Jackson Frank I, Keller Nathan A, Kouba Insaf, Kouba Wassil, Bracero Luis A, Blitz Matthew J
Acad Med. 2025 Oct 1;100(10):1163-1166. doi: 10.1097/ACM.0000000000006137. Epub 2025 Jun 23.
Clinical vignette-based multiple-choice questions (MCQs) have been used to assess postgraduate medical trainees but require substantial time and effort to develop. Large language models, a type of artificial intelligence (AI), can potentially expedite this task. This report describes prompt engineering techniques used with ChatGPT-4 to generate clinical vignettes and MCQs for obstetrics-gynecology residents and evaluates whether residents and attending physicians can differentiate between human- and AI-generated content.
The authors generated MCQs using a structured prompt engineering approach, incorporating authoritative source documents and an iterative prompt chaining technique, to refine output quality. Fifty human-generated and 50 AI-generated MCQs were randomly arranged into 10 quizzes (10 questions each). The AI-generated MCQs were developed in August 2024 and surveys conducted in September 2024. Obstetrics-gynecology residents and attending physician faculty members at Northwell Health or Donald and Barbara Zucker School of Medicine at Hofstra/Northwell completed an online survey, answering each MCQ and indicating whether they believed it was human or AI written or if they were uncertain.
Thirty-three participants (16 residents, 17 attendings) completed the survey (80.5% response rate). Respondents correctly identified MCQ authorship a median (interquartile range [IQR]) of 39.1% (30.0%-50.0%) of the time, indicating difficulty in distinguishing human- and AI-generated questions. The median (IQR) correct answer selection rate was 62.3% (50.0%-75.0%) for human-generated MCQs and 64.4% (50.0%-83.3%) for AI-generated MCQs ( P = .74). The difficulty (0.69 vs 0.66, P = .83) and discriminatory (0.42 vs 0.38, P = .90) indexes showed no significant differences, supporting the feasibility of large language model-generated MCQs in medical education.
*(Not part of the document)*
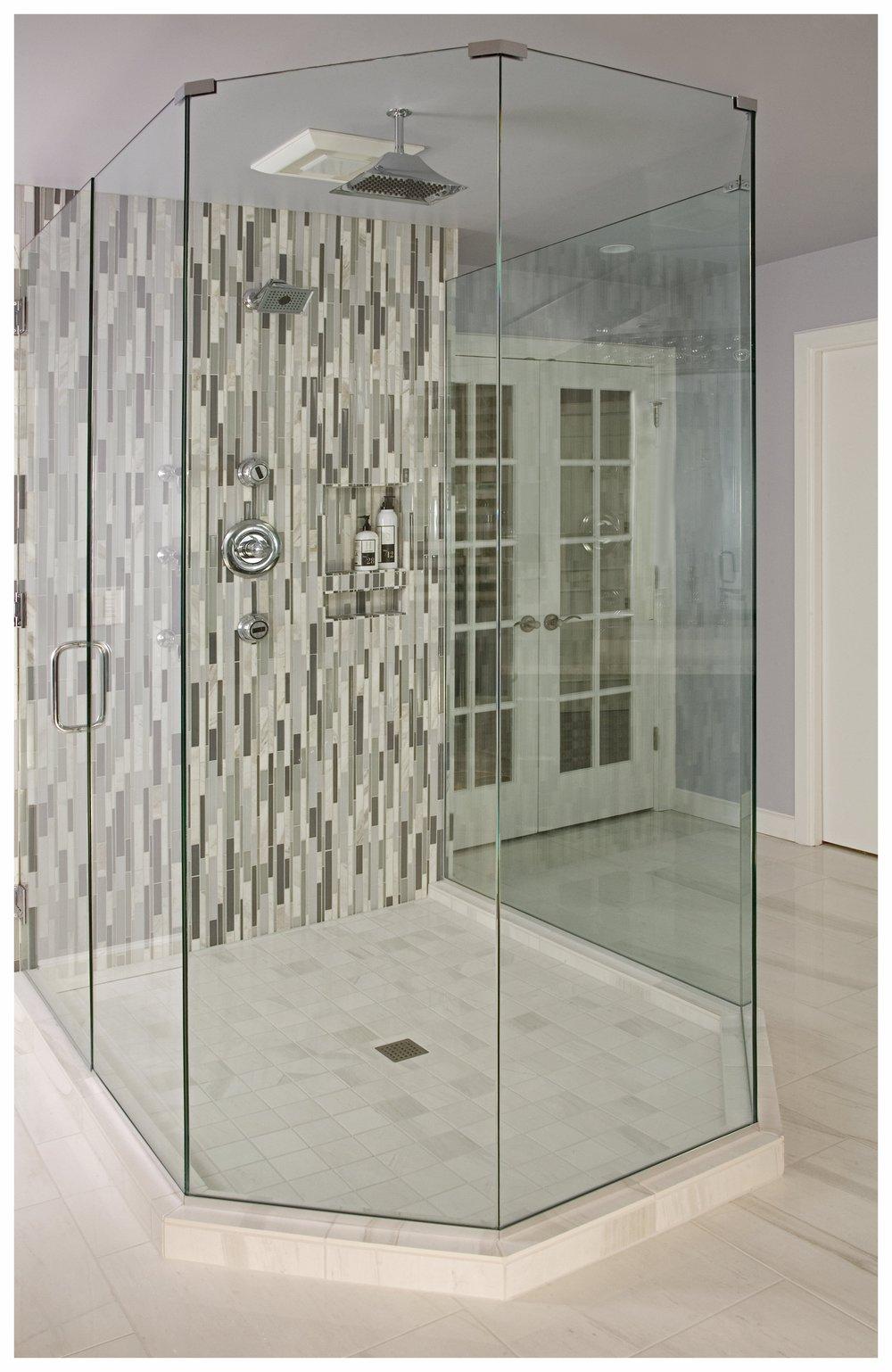 Redmond Traditional Master Bath 5.jpg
Future studies should explore the optimal balance between AI-generated content and expert review, identifying strategies to maximize efficiency without compromising accuracy. The authors will develop practice exams and assess their predictive validity by comparing scores with standardized exam results.
基于临床病例的多项选择题(MCQs)已被用于评估医学研究生,但开发此类题目需要大量时间和精力。大型语言模型作为一种人工智能(AI),有可能加快这项任务的进程。本报告描述了与ChatGPT-4一起使用的提示工程技术,以生成针对妇产科住院医师的临床病例和多项选择题,并评估住院医师和主治医师是否能够区分人工生成和AI生成的内容。
作者采用结构化提示工程方法生成多项选择题,纳入权威源文档并运用迭代提示链技术,以提高输出质量。将50道人工生成的和50道AI生成的多项选择题随机排列成10组测验(每组10道题)。AI生成的多项选择题于2024年8月开发,并于2024年9月进行调查。诺斯韦尔健康中心或霍夫斯特拉/诺斯韦尔唐纳德和芭芭拉·扎克医学院的妇产科住院医师和主治医师教员完成了一项在线调查,回答每道多项选择题,并指出他们认为该题是人工编写还是AI编写,或者他们不确定。
33名参与者(16名住院医师,17名主治医师)完成了调查(回复率80.5%)。受访者正确识别多项选择题作者身份的中位数(四分位间距[IQR])为39.1%(30.0%-50.0%),这表明区分人工生成和AI生成的问题存在困难。人工生成的多项选择题的正确答案选择率中位数(IQR)为62.3%(50.0%-75.0%),AI生成的多项选择题为64.4%(50.0%-83.3%)(P = 0.74)。难度指数(0.69对0.66,P = 0.83)和区分度指数(0.42对0.38,P = 0.90)均无显著差异,这支持了大型语言模型生成的多项选择题在医学教育中的可行性。
未来的研究应探索AI生成内容与专家评审之间的最佳平衡,确定在不影响准确性的前提下提高效率的策略。作者将开发练习考试,并通过将分数与标准化考试结果进行比较来评估其预测效度。